Ein nächstes Großprojekt steht in Schonach an: die Generalsanierung der Sporthalle. Foto: Christel Börsig-Kienzler

Bei der Verabschiedung des Haushaltsplans beschloss der Schonacher Gemeinderat unter Protest, die Arbeiten im unteren Teils der Turntalstraße zu verschieben.

Nach den Beratungen im November hat der Schonacher Gemeinderat am Dienstag den Haushalt für das Jahr 2026 beschlossen.

 

Im Ergebnishaushalt wird der Fehlbetrag 769 500 Euro betragen. Immerhin konnte dieser nach den Beratungen sowie neuesten Zahlen der Zuweisungen um runde 200 000 Euro gesenkt werden.

Im Finanzhaushalt wird das Volumen nach Streichungen um 730 000 Euro auf 1,406 Millionen Euro sinken. Dazu kommen 140 000 Euro an Tilgungen. Vor allem die Streichung der Sanierung des unteren Teils der Turntalstraße sorgte für diese Verschiebung.

Der Gemeinderat stimmte der Streichung zwar nur unter Protest zu, rang der Verwaltung aber die Zusage ab, dass zumindest eine Planungsrate aufgenommen wurde, somit die Straßenbauförderung des Landes frühzeitig beantragt und – vorausgesetzt einer Bewilligung – im Januar 2027 dann auch eine zusätzliche Ausgleichsstockförderung für das Projekt beantragt werden kann. Die Sanierung soll dann im gleichen Jahr angegangen werden.

Die Verpflichtungsermächtigung für den Erwerb eines Teileigentums an der Sozialimmobilie (1,5 Millionen Euro), Grunderwerb im Kurpark (275 000 Euro), Breitbandausbau (500 000 Euro) und das BZ-Verfahren Mühlebühl/Rohrhardsberg (150 000 Euro) stellen die größten Summen im Finanzhaushalt.

Zur Finanzierung sollen 248 700 Euro an neuen Krediten aufgenommen werden, außerdem rechnet man mit 690 000 Euro an Zuschüssen.

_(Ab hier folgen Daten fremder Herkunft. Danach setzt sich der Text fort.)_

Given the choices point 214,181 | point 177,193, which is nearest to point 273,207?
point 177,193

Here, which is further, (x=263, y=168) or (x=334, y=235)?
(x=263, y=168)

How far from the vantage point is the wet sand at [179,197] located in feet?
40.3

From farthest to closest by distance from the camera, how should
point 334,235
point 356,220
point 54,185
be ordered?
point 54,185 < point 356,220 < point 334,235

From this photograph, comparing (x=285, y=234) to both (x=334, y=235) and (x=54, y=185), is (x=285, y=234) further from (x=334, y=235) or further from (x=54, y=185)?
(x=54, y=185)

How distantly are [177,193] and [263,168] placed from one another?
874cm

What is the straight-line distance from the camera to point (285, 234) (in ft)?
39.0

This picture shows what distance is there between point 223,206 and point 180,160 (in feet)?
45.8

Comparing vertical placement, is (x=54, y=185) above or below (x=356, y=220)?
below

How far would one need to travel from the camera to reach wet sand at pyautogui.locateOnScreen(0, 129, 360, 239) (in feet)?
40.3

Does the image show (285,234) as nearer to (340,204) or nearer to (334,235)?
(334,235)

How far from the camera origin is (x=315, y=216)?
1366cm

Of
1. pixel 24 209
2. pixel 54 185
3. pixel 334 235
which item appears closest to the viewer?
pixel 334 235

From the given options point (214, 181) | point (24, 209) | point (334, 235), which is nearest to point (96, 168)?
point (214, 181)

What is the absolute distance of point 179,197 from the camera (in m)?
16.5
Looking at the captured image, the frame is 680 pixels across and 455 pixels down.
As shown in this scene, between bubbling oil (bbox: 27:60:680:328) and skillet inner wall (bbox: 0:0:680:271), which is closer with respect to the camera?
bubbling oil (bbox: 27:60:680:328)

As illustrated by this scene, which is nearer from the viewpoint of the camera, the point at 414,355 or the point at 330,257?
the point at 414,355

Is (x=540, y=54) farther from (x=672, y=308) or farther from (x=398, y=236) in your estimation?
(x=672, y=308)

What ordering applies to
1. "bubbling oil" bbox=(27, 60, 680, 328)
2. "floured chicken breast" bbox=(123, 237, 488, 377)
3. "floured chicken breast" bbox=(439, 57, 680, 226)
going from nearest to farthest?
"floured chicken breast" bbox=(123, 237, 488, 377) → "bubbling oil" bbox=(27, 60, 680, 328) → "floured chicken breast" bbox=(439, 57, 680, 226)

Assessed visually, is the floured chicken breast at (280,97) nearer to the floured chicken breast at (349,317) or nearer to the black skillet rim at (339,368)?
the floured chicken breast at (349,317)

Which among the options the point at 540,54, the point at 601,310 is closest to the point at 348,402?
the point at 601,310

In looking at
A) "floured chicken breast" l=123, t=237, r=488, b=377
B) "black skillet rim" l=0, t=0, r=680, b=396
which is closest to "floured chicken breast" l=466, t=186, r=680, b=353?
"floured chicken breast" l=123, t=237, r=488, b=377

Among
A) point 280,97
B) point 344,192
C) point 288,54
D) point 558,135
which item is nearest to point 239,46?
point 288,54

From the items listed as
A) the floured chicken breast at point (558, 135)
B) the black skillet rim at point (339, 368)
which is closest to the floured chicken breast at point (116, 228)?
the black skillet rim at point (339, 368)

Im Wasserwerk wird im Erfolgsplan ein ausgeglichenes Ergebnis erwartet. Die Investitionen belaufen sich auf 160 000 Euro und sollen über Darlehen abgedeckt werden. Größte Investition wird die weitere Sanierung der Quellen am Rohrhardsberg sein.

Verlust beim Kurbetrieb

Im Erfolgsplan Kurbetrieb wird mit einem Verlust in Höhe von 972 400 Euro gerechnet. 520 000 Euro sollen investiert werden, 20 000 Euro für die Planungen der Minigolfanlage und 500 000 Euro für die Anschaffung eines neuen Pistenbullys. 200 000 Euro sollen als Zuschüsse kommen, der Rest soll über Eigenmittel des Kurbetriebes abgedeckt werden.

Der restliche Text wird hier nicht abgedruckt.